EXERCISE DESCRIPTION: Could you edit the lines from the very first one through the line containing "159L277 142L270 137H250L242", giving them again with "instance_id" changed to "object_id" and everything else unchanged?

EXERCISE MATERIALS:
"""

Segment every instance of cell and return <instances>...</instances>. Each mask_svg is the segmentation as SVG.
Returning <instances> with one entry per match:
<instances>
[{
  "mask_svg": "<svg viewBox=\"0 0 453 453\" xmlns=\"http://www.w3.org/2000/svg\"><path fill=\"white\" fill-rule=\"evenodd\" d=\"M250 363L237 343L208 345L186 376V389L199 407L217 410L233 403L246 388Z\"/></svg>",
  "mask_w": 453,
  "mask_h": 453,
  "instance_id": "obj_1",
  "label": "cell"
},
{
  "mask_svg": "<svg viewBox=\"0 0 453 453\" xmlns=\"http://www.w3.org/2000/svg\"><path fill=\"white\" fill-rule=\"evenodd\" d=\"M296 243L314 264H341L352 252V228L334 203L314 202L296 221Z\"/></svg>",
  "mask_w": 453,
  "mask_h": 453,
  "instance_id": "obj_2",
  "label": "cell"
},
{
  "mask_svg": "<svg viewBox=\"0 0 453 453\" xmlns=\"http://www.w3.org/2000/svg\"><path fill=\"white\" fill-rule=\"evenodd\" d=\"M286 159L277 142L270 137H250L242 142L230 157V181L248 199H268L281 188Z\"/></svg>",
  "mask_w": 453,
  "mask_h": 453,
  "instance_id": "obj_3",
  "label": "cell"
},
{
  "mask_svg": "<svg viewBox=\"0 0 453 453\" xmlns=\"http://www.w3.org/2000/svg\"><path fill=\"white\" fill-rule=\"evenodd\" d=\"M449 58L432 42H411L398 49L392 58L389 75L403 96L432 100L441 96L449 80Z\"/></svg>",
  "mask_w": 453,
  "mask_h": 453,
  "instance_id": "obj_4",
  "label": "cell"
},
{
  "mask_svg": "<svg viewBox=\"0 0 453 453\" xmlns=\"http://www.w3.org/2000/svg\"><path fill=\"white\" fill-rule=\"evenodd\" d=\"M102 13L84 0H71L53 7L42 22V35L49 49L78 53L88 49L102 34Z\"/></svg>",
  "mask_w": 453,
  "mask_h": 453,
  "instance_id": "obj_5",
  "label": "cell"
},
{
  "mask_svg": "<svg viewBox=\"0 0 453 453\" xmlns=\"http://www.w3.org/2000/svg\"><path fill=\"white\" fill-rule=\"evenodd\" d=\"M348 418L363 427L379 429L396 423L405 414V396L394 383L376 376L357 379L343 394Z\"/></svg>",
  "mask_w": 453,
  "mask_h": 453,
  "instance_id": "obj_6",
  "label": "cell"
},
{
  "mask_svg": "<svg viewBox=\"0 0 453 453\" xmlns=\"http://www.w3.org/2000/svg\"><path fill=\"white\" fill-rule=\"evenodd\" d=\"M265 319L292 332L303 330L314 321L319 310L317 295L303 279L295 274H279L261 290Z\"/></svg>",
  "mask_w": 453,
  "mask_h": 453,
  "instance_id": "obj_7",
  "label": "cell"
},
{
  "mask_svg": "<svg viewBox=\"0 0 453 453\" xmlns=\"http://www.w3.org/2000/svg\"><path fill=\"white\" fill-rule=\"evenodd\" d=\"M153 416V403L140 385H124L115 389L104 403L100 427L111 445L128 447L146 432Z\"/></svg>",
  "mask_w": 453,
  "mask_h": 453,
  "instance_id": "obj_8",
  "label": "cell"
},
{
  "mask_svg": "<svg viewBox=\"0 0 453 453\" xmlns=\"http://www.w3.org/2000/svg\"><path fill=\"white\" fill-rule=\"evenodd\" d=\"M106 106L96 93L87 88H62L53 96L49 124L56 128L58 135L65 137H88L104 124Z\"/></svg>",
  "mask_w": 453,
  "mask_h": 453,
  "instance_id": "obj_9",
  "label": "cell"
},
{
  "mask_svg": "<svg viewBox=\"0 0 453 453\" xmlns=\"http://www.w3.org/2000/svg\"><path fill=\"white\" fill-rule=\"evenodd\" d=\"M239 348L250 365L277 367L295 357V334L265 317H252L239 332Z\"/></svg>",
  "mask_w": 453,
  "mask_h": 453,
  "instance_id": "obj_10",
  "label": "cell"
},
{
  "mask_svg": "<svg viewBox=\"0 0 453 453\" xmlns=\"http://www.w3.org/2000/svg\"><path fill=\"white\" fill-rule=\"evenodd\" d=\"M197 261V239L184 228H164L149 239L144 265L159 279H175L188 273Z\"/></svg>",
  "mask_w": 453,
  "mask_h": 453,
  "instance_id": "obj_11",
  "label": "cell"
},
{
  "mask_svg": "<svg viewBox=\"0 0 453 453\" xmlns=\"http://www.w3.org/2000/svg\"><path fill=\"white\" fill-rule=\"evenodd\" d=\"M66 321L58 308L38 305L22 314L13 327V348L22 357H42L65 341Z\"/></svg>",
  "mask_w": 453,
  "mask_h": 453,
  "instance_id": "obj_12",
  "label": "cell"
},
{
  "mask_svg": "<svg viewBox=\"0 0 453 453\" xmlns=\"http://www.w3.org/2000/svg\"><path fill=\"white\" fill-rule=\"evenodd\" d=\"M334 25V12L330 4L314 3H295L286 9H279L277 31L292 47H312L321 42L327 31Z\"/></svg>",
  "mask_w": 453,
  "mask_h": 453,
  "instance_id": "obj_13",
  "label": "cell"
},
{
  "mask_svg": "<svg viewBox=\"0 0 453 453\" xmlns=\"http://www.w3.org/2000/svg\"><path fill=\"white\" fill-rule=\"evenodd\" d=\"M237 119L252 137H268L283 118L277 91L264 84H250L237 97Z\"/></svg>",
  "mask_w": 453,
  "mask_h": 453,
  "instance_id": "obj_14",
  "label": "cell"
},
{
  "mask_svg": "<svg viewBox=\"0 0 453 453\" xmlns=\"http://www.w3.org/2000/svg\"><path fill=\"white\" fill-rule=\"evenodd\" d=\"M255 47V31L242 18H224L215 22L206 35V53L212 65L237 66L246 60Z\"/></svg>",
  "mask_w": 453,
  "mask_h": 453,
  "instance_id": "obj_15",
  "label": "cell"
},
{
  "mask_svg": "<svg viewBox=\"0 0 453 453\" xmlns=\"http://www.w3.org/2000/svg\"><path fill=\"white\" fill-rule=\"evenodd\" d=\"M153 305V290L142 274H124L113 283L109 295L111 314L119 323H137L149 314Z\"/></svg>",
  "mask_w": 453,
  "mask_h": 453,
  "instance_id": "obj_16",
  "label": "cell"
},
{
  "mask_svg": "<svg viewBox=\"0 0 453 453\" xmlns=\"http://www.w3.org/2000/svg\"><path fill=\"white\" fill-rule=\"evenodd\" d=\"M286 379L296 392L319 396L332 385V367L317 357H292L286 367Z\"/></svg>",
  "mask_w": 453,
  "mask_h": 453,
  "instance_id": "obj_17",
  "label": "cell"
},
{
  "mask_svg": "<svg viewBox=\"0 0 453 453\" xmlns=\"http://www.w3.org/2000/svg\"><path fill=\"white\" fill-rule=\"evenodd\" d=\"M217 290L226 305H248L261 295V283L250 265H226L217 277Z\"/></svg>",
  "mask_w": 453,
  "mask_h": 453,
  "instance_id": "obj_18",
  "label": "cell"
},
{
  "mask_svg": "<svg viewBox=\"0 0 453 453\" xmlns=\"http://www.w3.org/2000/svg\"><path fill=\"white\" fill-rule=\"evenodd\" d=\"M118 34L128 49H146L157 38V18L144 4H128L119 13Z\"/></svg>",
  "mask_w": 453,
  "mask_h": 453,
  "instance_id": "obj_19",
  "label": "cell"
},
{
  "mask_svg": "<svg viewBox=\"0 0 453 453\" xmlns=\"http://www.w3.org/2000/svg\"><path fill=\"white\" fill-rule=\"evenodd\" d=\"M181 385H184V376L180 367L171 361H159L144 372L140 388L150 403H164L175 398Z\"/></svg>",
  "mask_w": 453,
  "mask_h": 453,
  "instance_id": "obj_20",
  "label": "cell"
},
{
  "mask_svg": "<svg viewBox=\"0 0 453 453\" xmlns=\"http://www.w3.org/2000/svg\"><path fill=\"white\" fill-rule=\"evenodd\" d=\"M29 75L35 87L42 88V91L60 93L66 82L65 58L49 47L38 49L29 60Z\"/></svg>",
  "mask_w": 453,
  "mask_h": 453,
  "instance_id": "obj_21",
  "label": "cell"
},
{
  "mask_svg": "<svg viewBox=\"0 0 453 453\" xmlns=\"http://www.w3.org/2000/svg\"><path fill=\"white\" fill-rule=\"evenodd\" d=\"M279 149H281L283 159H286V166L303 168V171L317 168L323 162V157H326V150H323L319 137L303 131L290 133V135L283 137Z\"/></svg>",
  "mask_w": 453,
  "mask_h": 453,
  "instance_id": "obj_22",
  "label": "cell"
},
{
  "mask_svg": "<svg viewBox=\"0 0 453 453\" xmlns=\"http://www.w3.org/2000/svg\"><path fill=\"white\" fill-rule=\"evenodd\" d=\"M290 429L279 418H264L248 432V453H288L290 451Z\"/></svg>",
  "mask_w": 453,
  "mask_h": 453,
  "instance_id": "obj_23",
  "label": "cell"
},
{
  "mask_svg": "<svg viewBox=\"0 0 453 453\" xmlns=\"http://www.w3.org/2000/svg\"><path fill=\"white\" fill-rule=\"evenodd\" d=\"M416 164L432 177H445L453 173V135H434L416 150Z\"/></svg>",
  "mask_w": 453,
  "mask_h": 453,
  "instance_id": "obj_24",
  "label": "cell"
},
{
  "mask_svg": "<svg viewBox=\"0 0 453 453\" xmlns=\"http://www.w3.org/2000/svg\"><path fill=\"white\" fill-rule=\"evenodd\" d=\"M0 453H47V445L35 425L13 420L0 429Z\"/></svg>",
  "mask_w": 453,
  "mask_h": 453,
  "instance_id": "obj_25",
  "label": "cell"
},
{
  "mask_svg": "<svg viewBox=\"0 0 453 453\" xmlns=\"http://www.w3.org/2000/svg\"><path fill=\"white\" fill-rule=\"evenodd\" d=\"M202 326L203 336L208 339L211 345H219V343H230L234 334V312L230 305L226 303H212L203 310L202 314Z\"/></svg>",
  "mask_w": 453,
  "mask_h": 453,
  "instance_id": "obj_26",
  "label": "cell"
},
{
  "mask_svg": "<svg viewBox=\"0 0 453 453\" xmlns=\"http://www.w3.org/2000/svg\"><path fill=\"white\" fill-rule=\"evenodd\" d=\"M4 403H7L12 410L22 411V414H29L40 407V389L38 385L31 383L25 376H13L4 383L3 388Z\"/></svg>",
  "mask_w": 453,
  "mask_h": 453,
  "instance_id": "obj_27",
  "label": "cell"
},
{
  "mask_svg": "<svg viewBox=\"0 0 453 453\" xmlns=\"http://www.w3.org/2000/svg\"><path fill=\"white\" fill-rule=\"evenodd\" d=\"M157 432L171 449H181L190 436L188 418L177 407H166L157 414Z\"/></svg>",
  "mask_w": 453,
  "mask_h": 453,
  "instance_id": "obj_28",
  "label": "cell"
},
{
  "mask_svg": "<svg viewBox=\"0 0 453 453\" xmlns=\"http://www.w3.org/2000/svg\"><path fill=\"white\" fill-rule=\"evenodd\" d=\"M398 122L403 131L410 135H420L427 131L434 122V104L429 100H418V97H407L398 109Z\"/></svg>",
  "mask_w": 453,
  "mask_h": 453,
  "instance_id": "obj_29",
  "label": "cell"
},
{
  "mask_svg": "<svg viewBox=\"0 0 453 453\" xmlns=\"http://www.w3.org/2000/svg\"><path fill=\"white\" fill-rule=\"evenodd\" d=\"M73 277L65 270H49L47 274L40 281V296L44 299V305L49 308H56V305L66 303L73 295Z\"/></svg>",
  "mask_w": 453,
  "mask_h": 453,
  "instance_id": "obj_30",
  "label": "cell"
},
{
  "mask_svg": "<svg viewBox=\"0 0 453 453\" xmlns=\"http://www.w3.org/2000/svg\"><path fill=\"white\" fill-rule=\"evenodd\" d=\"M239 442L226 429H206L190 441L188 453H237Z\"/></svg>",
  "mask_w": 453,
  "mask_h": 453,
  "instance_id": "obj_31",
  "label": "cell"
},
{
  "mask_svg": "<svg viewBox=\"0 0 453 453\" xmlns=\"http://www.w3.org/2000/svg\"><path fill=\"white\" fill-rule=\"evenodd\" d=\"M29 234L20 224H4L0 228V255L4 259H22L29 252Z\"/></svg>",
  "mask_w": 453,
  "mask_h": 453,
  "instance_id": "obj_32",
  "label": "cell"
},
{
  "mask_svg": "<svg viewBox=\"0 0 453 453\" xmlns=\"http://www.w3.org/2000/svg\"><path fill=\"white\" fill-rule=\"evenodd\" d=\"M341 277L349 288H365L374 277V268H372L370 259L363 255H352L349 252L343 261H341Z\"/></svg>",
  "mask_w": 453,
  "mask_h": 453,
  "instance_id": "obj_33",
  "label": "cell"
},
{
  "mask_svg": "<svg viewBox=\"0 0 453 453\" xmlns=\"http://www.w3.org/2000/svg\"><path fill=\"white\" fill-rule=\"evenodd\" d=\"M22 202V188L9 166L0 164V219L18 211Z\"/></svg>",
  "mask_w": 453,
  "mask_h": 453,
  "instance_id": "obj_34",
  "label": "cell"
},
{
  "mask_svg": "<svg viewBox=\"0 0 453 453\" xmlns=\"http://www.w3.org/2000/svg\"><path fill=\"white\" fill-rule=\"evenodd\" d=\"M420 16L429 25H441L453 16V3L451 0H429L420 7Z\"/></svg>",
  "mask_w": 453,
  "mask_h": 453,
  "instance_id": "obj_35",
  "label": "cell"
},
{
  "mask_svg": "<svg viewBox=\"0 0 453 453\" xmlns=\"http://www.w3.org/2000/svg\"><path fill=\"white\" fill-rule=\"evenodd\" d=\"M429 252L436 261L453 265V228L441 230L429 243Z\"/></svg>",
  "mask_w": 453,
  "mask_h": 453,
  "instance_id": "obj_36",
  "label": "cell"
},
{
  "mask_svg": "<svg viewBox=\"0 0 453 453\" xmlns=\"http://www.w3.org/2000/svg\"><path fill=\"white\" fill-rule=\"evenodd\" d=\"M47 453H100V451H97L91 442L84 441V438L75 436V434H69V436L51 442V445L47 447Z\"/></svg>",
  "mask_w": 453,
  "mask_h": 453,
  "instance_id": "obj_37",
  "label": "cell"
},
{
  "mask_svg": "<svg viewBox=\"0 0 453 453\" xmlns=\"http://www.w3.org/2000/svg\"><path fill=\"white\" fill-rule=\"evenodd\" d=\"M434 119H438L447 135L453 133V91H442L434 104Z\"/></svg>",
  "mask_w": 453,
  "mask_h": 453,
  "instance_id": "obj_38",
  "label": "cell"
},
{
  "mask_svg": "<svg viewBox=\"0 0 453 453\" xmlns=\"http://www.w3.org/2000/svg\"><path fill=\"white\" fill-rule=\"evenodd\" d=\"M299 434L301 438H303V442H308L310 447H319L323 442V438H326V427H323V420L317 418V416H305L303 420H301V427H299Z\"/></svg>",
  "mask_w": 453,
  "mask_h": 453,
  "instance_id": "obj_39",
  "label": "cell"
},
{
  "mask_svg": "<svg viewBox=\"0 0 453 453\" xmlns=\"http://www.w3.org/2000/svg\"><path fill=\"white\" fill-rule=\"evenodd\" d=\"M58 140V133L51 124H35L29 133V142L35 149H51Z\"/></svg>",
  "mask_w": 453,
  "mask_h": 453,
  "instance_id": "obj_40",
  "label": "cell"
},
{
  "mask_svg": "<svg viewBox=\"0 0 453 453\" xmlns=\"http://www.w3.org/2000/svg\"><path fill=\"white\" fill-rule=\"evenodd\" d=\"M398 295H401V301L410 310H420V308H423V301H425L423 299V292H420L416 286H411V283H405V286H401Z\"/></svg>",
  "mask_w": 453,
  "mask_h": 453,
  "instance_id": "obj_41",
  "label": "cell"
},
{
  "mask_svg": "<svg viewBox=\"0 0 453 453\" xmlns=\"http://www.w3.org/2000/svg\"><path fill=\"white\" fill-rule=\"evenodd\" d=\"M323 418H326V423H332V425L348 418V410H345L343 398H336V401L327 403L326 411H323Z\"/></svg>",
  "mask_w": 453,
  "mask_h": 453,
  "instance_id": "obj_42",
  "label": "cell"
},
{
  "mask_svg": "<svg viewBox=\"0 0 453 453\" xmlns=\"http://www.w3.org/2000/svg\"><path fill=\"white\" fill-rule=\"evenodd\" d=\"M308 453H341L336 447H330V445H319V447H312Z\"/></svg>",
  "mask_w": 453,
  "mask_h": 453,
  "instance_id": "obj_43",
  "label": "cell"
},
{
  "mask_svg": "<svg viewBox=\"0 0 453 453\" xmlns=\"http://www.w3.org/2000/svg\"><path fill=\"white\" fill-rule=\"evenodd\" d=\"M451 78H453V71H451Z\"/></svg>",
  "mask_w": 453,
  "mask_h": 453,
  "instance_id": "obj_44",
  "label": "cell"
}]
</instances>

"""

EXERCISE ANSWER:
Segment every instance of cell and return <instances>...</instances>. Each mask_svg is the segmentation as SVG.
Returning <instances> with one entry per match:
<instances>
[{
  "mask_svg": "<svg viewBox=\"0 0 453 453\" xmlns=\"http://www.w3.org/2000/svg\"><path fill=\"white\" fill-rule=\"evenodd\" d=\"M250 363L237 343L208 345L186 376V389L199 407L217 410L233 403L246 388Z\"/></svg>",
  "mask_w": 453,
  "mask_h": 453,
  "object_id": "obj_1",
  "label": "cell"
},
{
  "mask_svg": "<svg viewBox=\"0 0 453 453\" xmlns=\"http://www.w3.org/2000/svg\"><path fill=\"white\" fill-rule=\"evenodd\" d=\"M296 243L314 264H341L352 252V228L334 203L314 202L296 221Z\"/></svg>",
  "mask_w": 453,
  "mask_h": 453,
  "object_id": "obj_2",
  "label": "cell"
},
{
  "mask_svg": "<svg viewBox=\"0 0 453 453\" xmlns=\"http://www.w3.org/2000/svg\"><path fill=\"white\" fill-rule=\"evenodd\" d=\"M286 159L277 142L270 137H250L242 142L230 157V181L248 199H268L281 188Z\"/></svg>",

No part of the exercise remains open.